Furthermore, the pattern noise of each tire was measured under the above conditions, and the results are shown in Table 1 as an index, with the pattern noise of a conventional pneumatic tire set as 100.

Furthermore, each tire was attached to an actual Porsche 928 vehicle, and while driving at a speed of 100 km/h on a road surface with a water depth of 5 mm, the brakes were suddenly applied and the distance taken to stop was measured.
The results are shown in Table 1, where the distance until stopping of a conventional pneumatic tire is set as 100, and the wet braking performance is expressed as an index.

[0037]

[Table 1]

From the above results, it is clear that the pneumatic radial tire of this example is superior to the conventional pneumatic radial tire.

[0039]

[Effects of the Invention] Since the present invention has the above structure, it is possible to suppress the deterioration of water drainage performance and increase of putter noise, improve the grip performance during cornering, and suppress uneven wear. Has excellent effects.

[Brief explanation of the drawing]

FIG. 1 is a plan view showing a tread pattern of a pneumatic radial tire according to an embodiment of the present invention.

FIG. 2 is a perspective view showing a first land portion of a shoulder block of a pneumatic radial tire according to an embodiment of the present invention.

FIG. 3 is a perspective view showing another example of the first land portion of the shoulder block of the pneumatic radial tire according to the embodiment of the present invention.

FIG. 4 is a plan view showing a tread pattern of a conventional pneumatic radial tire.

FIG. 5 is a schematic meridian cross-sectional view showing the ground pressure distribution of a conventional pneumatic radial tire.

FIG. 6 is a meridian cross-sectional view showing a tread land portion of a conventional pneumatic radial tire.

FIG. 7 is a graph showing the relationship between slip angle and side force.

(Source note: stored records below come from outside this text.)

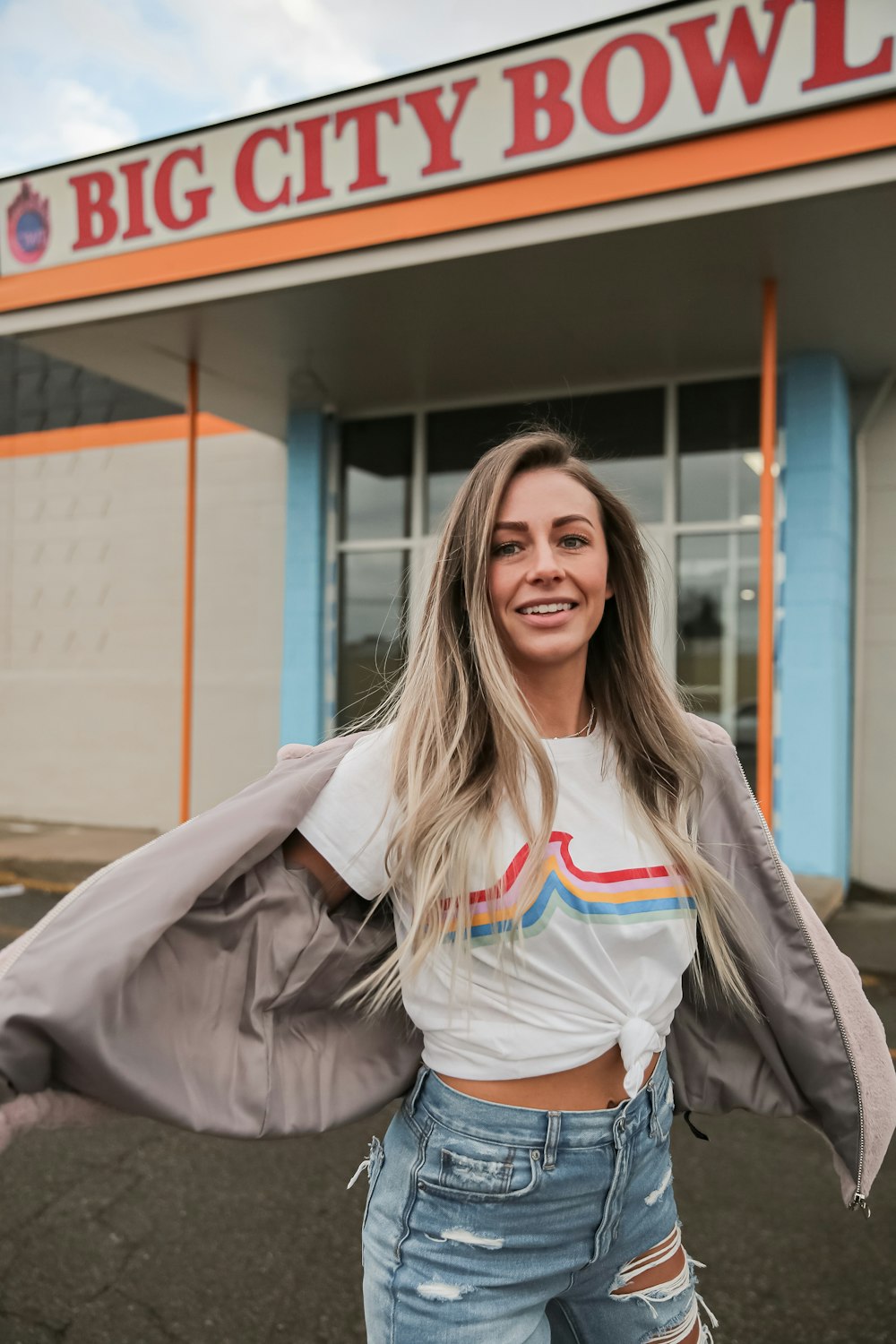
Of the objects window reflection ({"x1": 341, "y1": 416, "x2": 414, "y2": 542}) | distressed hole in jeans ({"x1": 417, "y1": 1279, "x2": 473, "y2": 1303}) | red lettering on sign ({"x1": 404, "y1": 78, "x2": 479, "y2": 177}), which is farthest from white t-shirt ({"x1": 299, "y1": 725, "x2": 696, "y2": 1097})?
window reflection ({"x1": 341, "y1": 416, "x2": 414, "y2": 542})

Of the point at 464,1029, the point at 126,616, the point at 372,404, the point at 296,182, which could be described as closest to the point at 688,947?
the point at 464,1029

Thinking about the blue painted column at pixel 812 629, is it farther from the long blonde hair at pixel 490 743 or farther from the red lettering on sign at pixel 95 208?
the long blonde hair at pixel 490 743

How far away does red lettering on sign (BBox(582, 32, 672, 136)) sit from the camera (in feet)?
14.8

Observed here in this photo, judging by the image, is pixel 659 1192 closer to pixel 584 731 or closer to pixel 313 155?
pixel 584 731

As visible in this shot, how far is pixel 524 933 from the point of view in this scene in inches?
53.0

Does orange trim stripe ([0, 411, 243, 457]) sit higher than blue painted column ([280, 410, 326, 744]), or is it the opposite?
orange trim stripe ([0, 411, 243, 457])

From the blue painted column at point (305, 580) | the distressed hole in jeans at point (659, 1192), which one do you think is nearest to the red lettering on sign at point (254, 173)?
the blue painted column at point (305, 580)

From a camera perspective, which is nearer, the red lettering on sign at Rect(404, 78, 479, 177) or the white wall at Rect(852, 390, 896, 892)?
the red lettering on sign at Rect(404, 78, 479, 177)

FIG. 8 is a plan view showing a tread pattern of another conventional pneumatic radial tire.

[Explanation of symbols]

10 Pneumatic radial tires 12　　　Tread section 14, 16, 18 Main groove 24 Lug groove 26 Toredo Rikubu 28 Shoulder block 28A 1st Land Department 28B 2nd Land Department 28C 3rd Land Department 30 Horizontal groove 32 holes 34 L-shaped groove 40 Sipe

Claims (5)

[Claims] 1. A main groove formed on the tire surface of the tread portion along the tire circumferential direction, a lug groove formed along the tire width direction, and a tread land portion partitioned by the main groove and the lug groove. A pneumatic radial tire comprising: a shoulder block provided at an end in the tire width direction of the tire ground contact area of the tread portion, which is larger in the tire width direction and the tire circumferential direction than the tread land portion;
This shoulder block is provided at the front end in the tire rotation direction and is divided by a lateral groove extending in the tire width direction, and the tire equatorial plane side part is provided at the rear side of the first land part in the tire rotation direction. an L-shaped second land portion consisting of a rear side in the tire rotation direction; an L-shaped groove along the second land portion and the lateral groove, and a rear side of the first land portion in the tire rotation direction; A pneumatic radial tire comprising: a rectangular third land portion provided therein; 2. The pneumatic radial tire according to claim 1, wherein the length of the shoulder block in the tire circumferential direction is set to 3% to 7% of the tire outer circumferential length. 3. The pneumatic radial tire according to claim 1, wherein the length of the shoulder block in the tire width direction is set to 30% to 50% of the tire ground contact width. 4. The pneumatic radial tire according to claim 1, wherein the width of the lug groove is set to 10% to 20% of the length of the shoulder block in the tire circumferential direction. 5. The air compressor according to claim 1, wherein at least one of holes and sipes extending from the tire surface toward the inner side of the tread land portion are provided intermittently along the width direction of the tire in the first land portion. Includes radial tires.